Tugas Anda
[1] Menurut artikel tentang Ceng Beng di Jonggol, pada tanggal berapa puncak prosesi Ceng Beng tahun ini jatuh?
[2] Tuliskan ulang tanpa perubahan bagian artikel tentang Ceng Beng di Jonggol yang dimulai dengan "Suara.com - Setiap" dan berlanjut sampai "perhitungan kalender matahari.".

Kutipan Pilihan
- - -

Suara.com - Setiap tahunnya, tradisi luhur Ceng Beng, atau Cengbengan, atau dikenal luas sebagai Festival Qingming, yang bisa diartikan Hari Pencerahan (yang) Murni, menjadi momen penting bagi sebagian besar masyarakat Tionghoa di berbagai belahan dunia, termasuk Indonesia.
Pada perayaan ini, keluarga dan kerabat berkumpul untuk mengunjungi dan merawat makam leluhur mereka sebagai tanda penghormatan dan penghargaan.
Di tengah semangat memperingati leluhur, Taman Makam Yayasan Sinar Bumi Jonggol, yang terletak di wilayah Jonggol, Jawa Barat, mempersiapkan diri untuk menyambut peziarah dalam perayaan Ceng Beng ini.
Untuk tahun ini, prosesi Ceng Beng dimulai 21 Maret, yang puncak atau terakhirnya akan jatuh pada 4 April, berdasarkan perhitungan kalender matahari.
Baca Juga: Rekam Jejak Kasus Korupsi Eddy Rumpoko, Koruptor Meninggal Dimakamkan di Taman Makam Pahlawan
Taman Makam Sinar Bumi Jonggol adalah salah satu tempat peristirahatan terakhir yang tenang karena kerimbunan alamnya. Dikelilingi oleh hamparan pepohonan hijau yang rindang dan hamparan tanah yang berkontur lereng perbukitan, taman makam ini memberikan suasana yang damai bagi para peziarah yang datang.
Suasana hening bagi mereka yang tiba di awal hari menjadi pengiring saat keluarga-keluarga berkumpul untuk mengenang dan mendoakan leluhur mereka. Pengurus Yayasan Sinar Bumi menyebut kalau berdasarkan pengalaman selama ini, akhir pekan (Sabtu dan Minggu) merupakan hari-hari yang paling ramai peziarah.
“Dalam rangka menyambut datangnya hari tersebut, Taman Makam Yayasan Sinar Bumi Jonggol pun melakukan persiapan untuk menyambut para peziarah yang diperkirakan akan memadati lokasi ini,” kata Aprianus Charles sebagai perwakilan Pengurus Yayasan Sinar Bumi Jonggol ditulis Selasa (26/3/2024).
“Persiapan tersebut termasuk pembersihan areal umum, penataan lahan, serta pengaturan fasilitas parkir dan akses bagi peziarah. Semua ini dilakukan untuk memastikan bahwa kunjungan para peziarah berjalan lancar,” katanya.

- - -

Informasi yang Diberikan

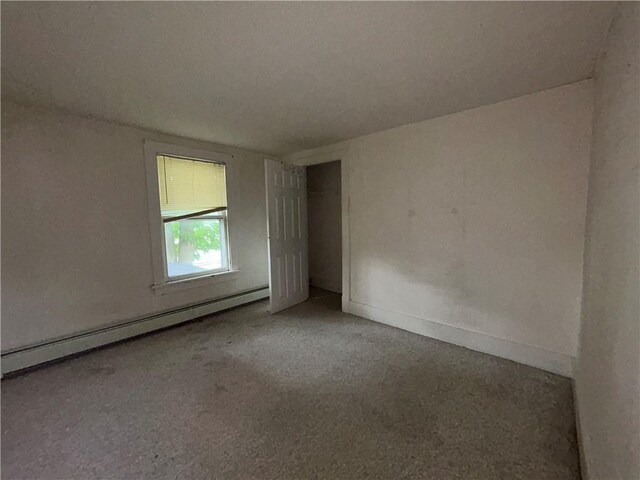 spare room featuring a textured ceiling and a baseboard heating unit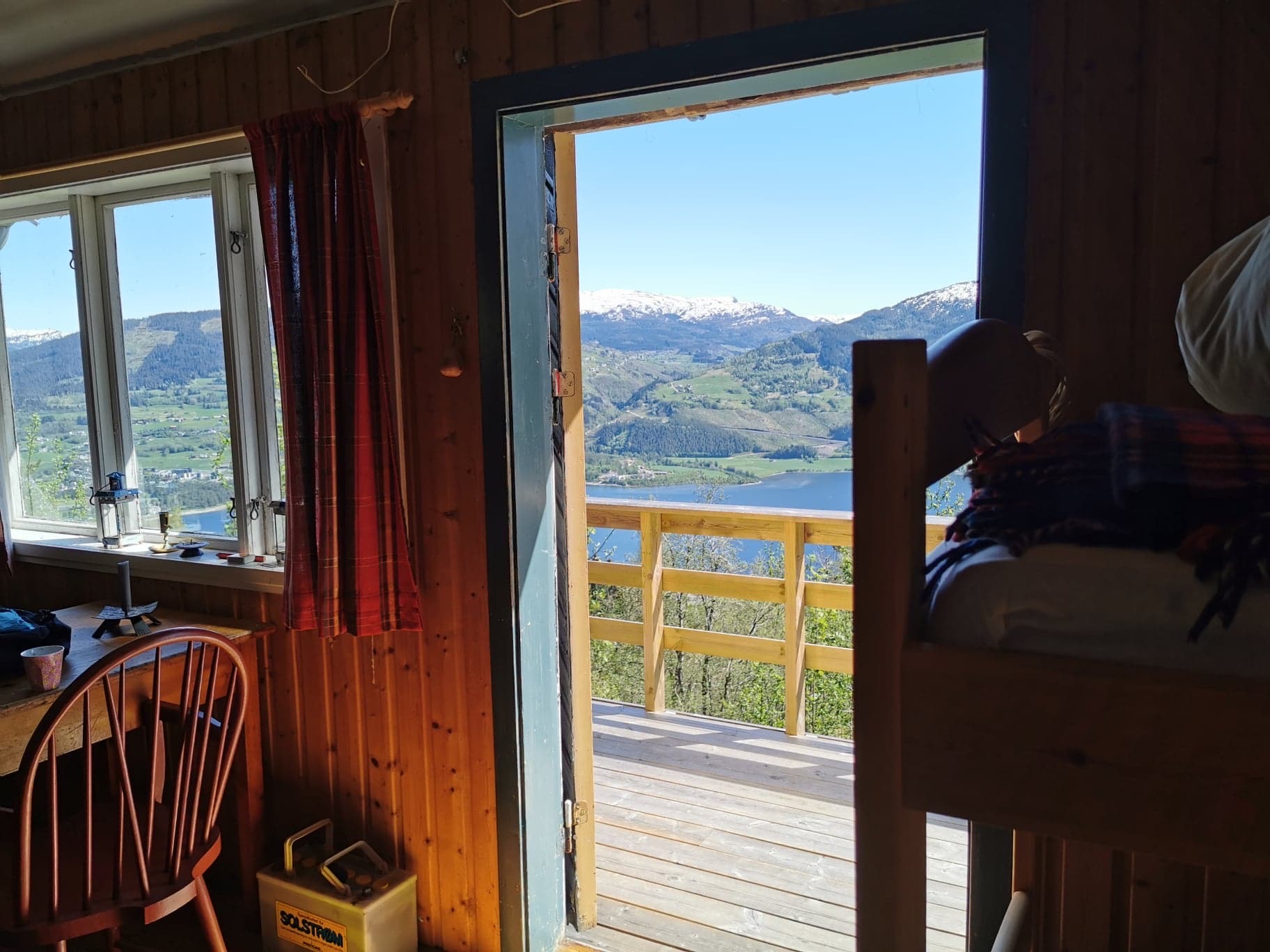 Utsikt frå hytta gjennom døra mot Vossavatnet og snødekte fjell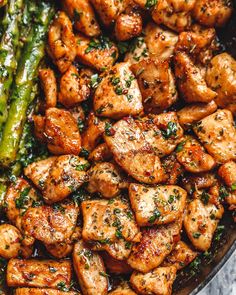 chicken and asparagus in a skillet on a marble surface with a wooden spoon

- - -

Kunci Jawaban
[1] Puncak prosesi Ceng Beng tahun ini jatuh pada 4 April.

[2]
Suara.com - Setiap tahunnya, tradisi luhur Ceng Beng, atau Cengbengan, atau dikenal luas sebagai Festival Qingming, yang bisa diartikan Hari Pencerahan (yang) Murni, menjadi momen penting bagi sebagian besar masyarakat Tionghoa di berbagai belahan dunia, termasuk Indonesia.
Pada perayaan ini, keluarga dan kerabat berkumpul untuk mengunjungi dan merawat makam leluhur mereka sebagai tanda penghormatan dan penghargaan.
Di tengah semangat memperingati leluhur, Taman Makam Yayasan Sinar Bumi Jonggol, yang terletak di wilayah Jonggol, Jawa Barat, mempersiapkan diri untuk menyambut peziarah dalam perayaan Ceng Beng ini.
Untuk tahun ini, prosesi Ceng Beng dimulai 21 Maret, yang puncak atau terakhirnya akan jatuh pada 4 April, berdasarkan perhitungan kalender matahari.